* [Task goal]: Transcribe the email about kqueue below in full, character for character, including the quoted reply at its end.

* [Exercise passage]:
_ _ _ _

Hi,

The reason I tend to suggest this is for portability and debugging
reasons. (Before and even since libevent came into existence.)

If you do it right, you can stub / inline out all of the wrapper
functions in userland and translate them to straight system or library
calls.

Anyway. I'm all for making kqueue better. I just worry that adding
little hacks here and there isn't the right way to do it. If you want
to guarantee specific behaviours with kqueue, you should likely define
how it should work in its entirety and see if it will cause
architectural difficulties down the track. Until that is done, I think
you have no excuse to get your code working as needed.

Don't blame kqueue because what (iirc) is not defined behaviour isn't
defined in a way that makes you happy :)



Adrian

On 13 May 2013 09:36, Eugen-Andrei Gavriloaie <shir...@gmail.com> wrote:
> Hi Adrian,
>
> All the tricks, work arounds, paradigms suggested/implemented by us, the kq 
> users, are greatly simplified by simply adding that thing that Paul is 
> suggesting. What you are saying here is to basically do not-so-natural things 
> to overcome a real problem which can be very easy and non-intrusivly solved 
> at lower levels. Seriously, if you truly believe that you can put the equal 
> sign between the complexity of the user space code and the wanted patch in 
> kqueue kernel side, than I simply shut up.

_ _ _ _

* [Collected data]:
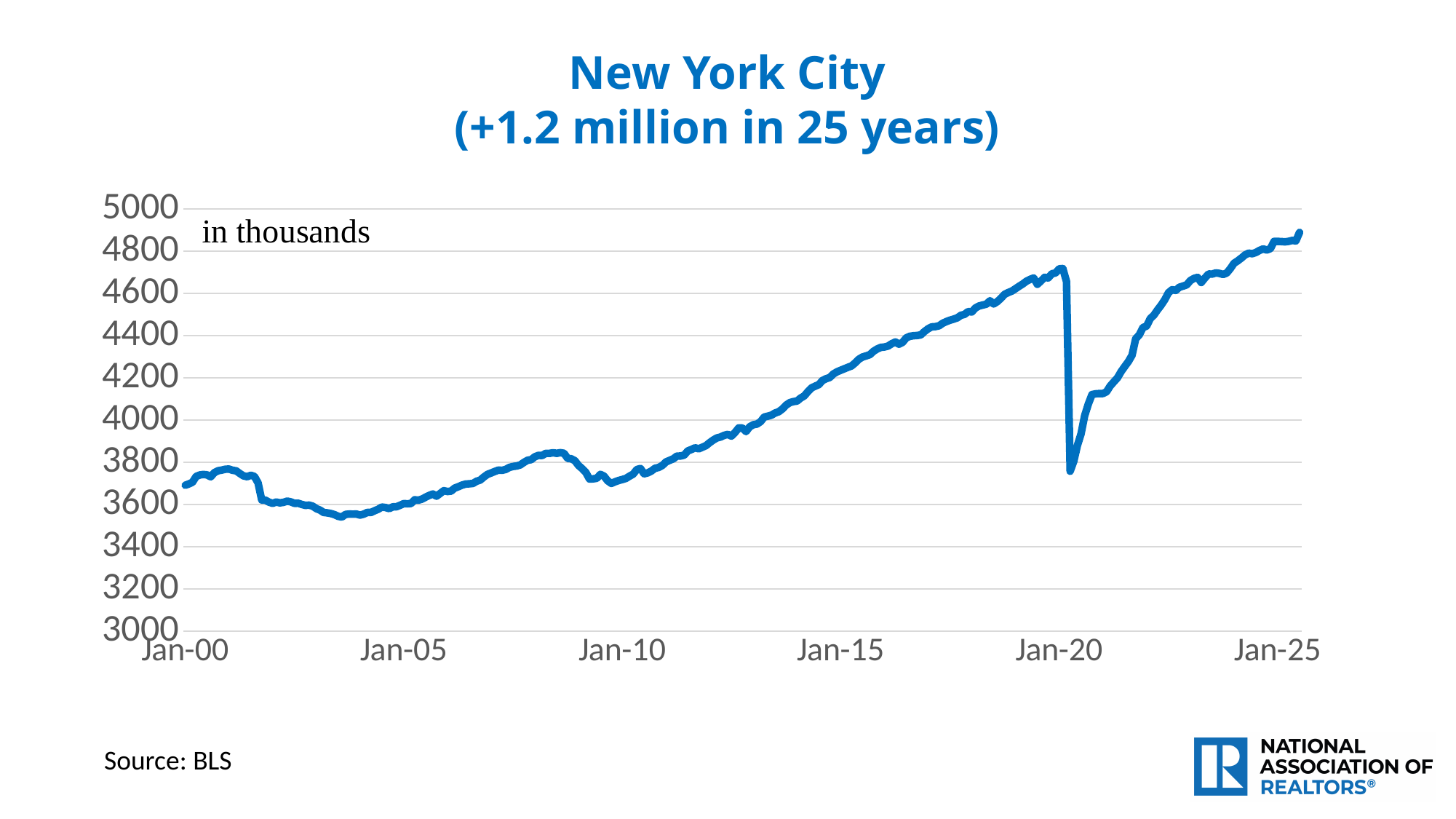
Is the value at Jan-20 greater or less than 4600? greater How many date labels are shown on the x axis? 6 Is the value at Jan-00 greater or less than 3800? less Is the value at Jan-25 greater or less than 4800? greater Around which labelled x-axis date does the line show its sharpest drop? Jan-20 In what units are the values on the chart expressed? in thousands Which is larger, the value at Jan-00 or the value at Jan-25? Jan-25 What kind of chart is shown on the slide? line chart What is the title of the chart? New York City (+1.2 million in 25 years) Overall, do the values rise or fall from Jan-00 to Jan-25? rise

_ _ _ _

* [Exercise solution]:
Hi,

The reason I tend to suggest this is for portability and debugging
reasons. (Before and even since libevent came into existence.)

If you do it right, you can stub / inline out all of the wrapper
functions in userland and translate them to straight system or library
calls.

Anyway. I'm all for making kqueue better. I just worry that adding
little hacks here and there isn't the right way to do it. If you want
to guarantee specific behaviours with kqueue, you should likely define
how it should work in its entirety and see if it will cause
architectural difficulties down the track. Until that is done, I think
you have no excuse to get your code working as needed.

Don't blame kqueue because what (iirc) is not defined behaviour isn't
defined in a way that makes you happy :)



Adrian

On 13 May 2013 09:36, Eugen-Andrei Gavriloaie <shir...@gmail.com> wrote:
> Hi Adrian,
>
> All the tricks, work arounds, paradigms suggested/implemented by us, the kq 
> users, are greatly simplified by simply adding that thing that Paul is 
> suggesting. What you are saying here is to basically do not-so-natural things 
> to overcome a real problem which can be very easy and non-intrusivly solved 
> at lower levels. Seriously, if you truly believe that you can put the equal 
> sign between the complexity of the user space code and the wanted patch in 
> kqueue kernel side, than I simply shut up.